[Records from a collection]
══════════
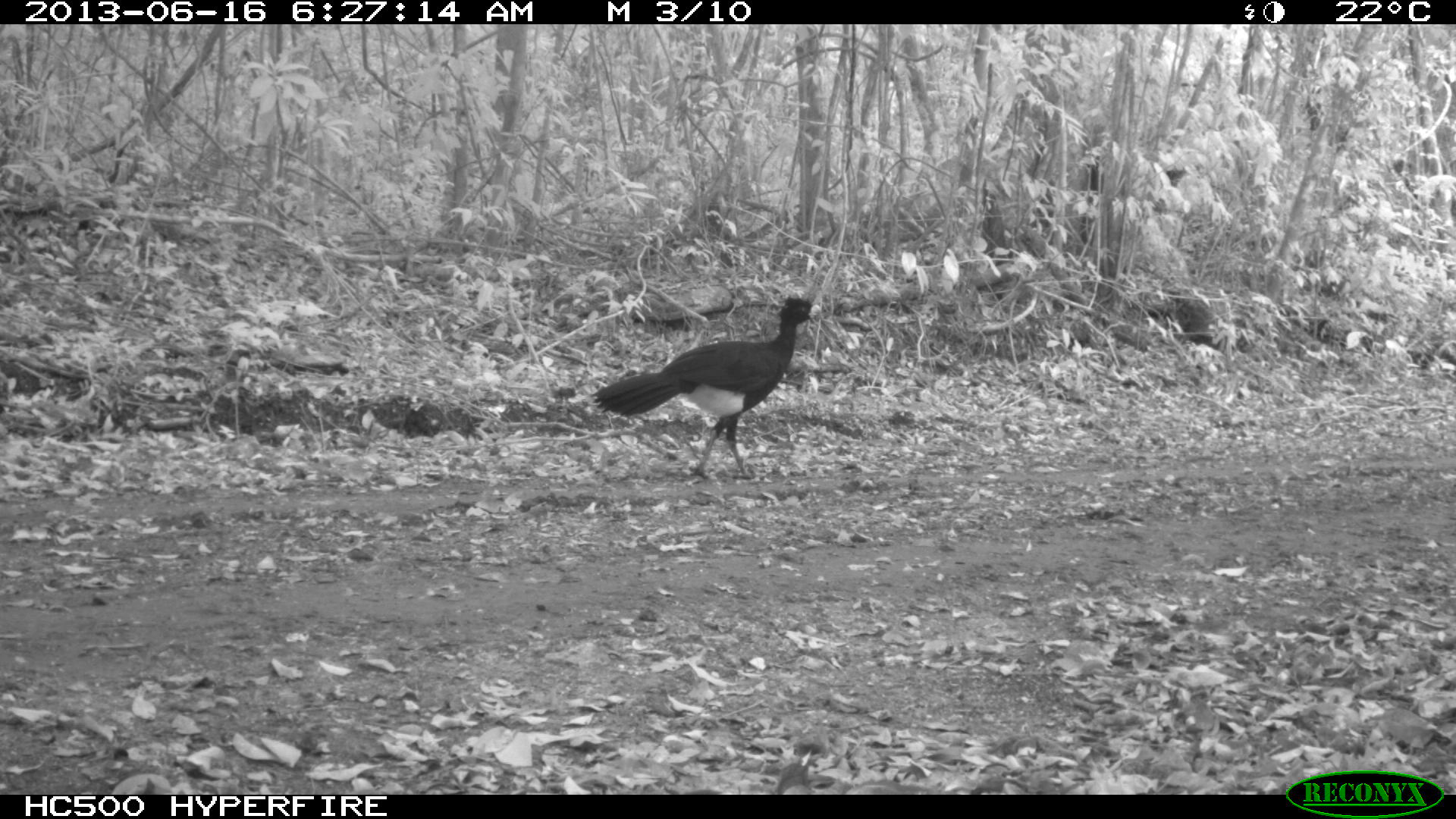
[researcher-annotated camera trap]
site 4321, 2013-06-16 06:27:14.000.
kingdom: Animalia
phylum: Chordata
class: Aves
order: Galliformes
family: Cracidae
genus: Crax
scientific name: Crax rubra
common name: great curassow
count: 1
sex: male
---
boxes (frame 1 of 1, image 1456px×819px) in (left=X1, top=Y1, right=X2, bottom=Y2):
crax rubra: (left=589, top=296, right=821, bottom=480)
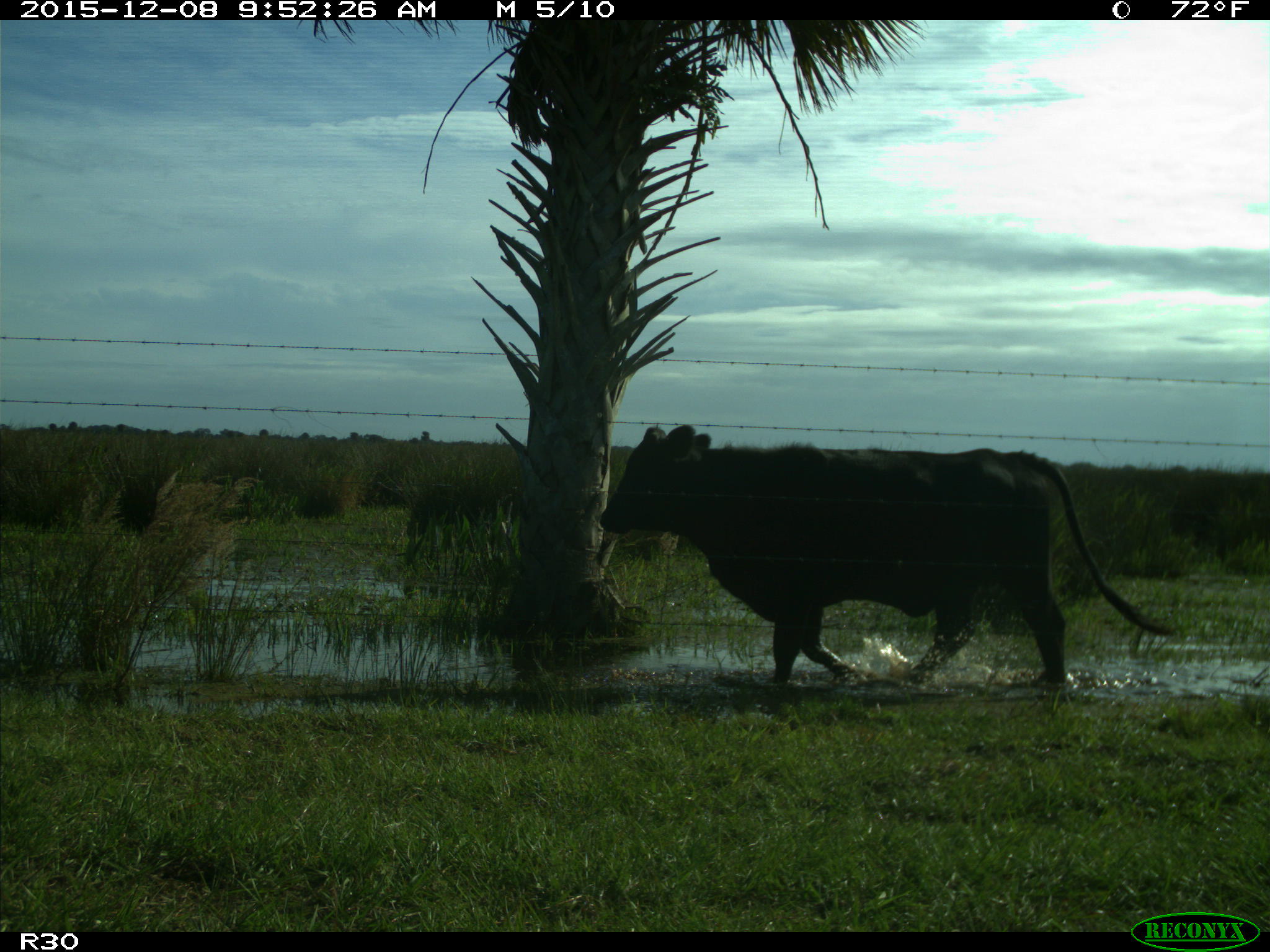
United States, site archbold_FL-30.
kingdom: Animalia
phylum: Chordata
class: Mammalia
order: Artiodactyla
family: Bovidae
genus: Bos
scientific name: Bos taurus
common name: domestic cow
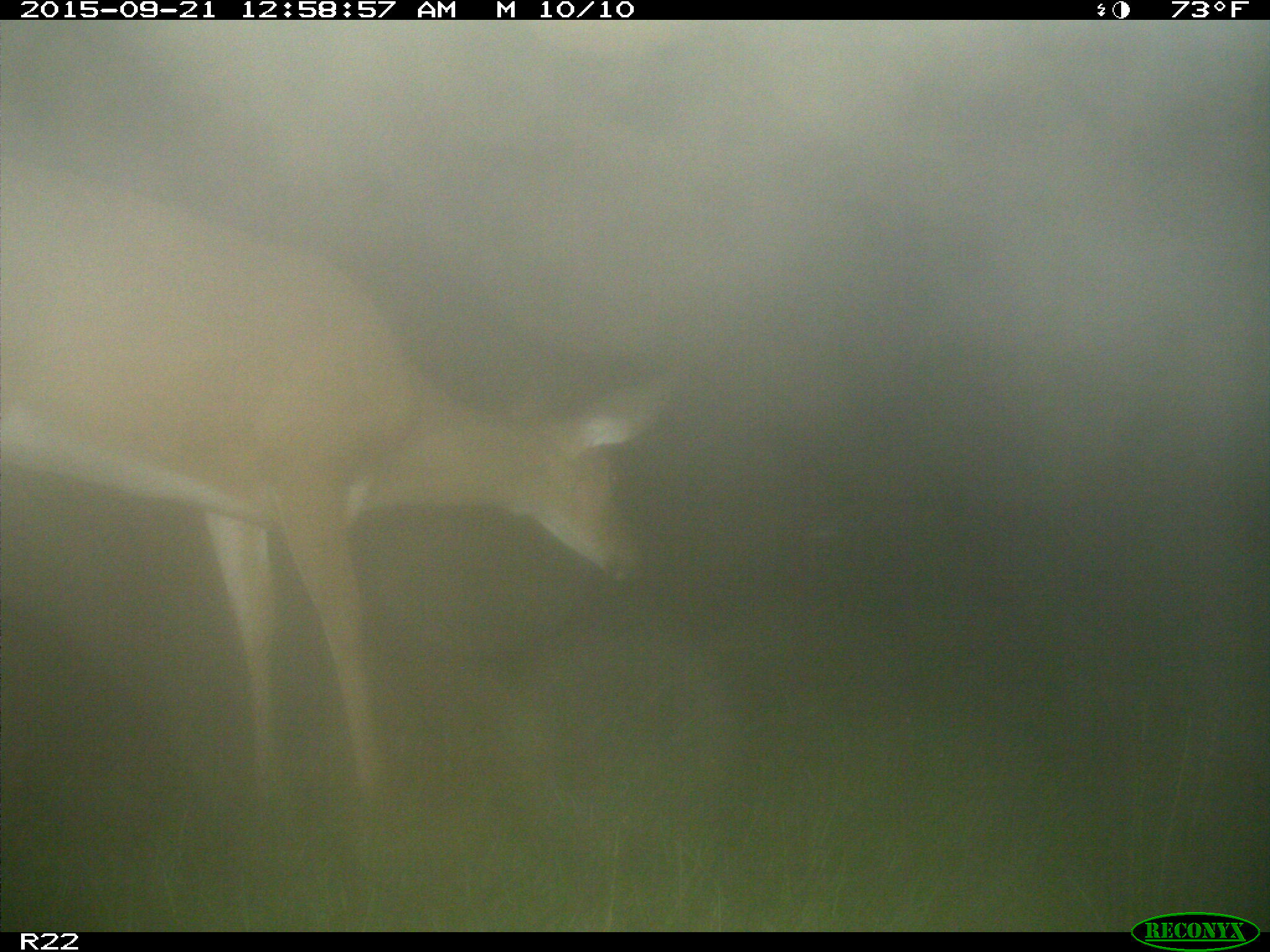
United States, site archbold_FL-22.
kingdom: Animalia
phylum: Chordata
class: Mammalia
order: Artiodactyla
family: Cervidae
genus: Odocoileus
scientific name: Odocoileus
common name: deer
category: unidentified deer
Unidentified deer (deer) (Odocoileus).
══════════
What is being asked
Exact reproduction of the entries above is required, with pictures excluded.

Solution to this exercise
[researcher-annotated camera trap]
site 4321, 2013-06-16 06:27:14.000.
kingdom: Animalia
phylum: Chordata
class: Aves
order: Galliformes
family: Cracidae
genus: Crax
scientific name: Crax rubra
common name: great curassow
count: 1
sex: male
---
boxes (frame 1 of 1, image 1456px×819px) in (left=X1, top=Y1, right=X2, bottom=Y2):
crax rubra: (left=589, top=296, right=821, bottom=480)
United States, site archbold_FL-30.
kingdom: Animalia
phylum: Chordata
class: Mammalia
order: Artiodactyla
family: Bovidae
genus: Bos
scientific name: Bos taurus
common name: domestic cow
United States, site archbold_FL-22.
kingdom: Animalia
phylum: Chordata
class: Mammalia
order: Artiodactyla
family: Cervidae
genus: Odocoileus
scientific name: Odocoileus
common name: deer
category: unidentified deer
Unidentified deer (deer) (Odocoileus).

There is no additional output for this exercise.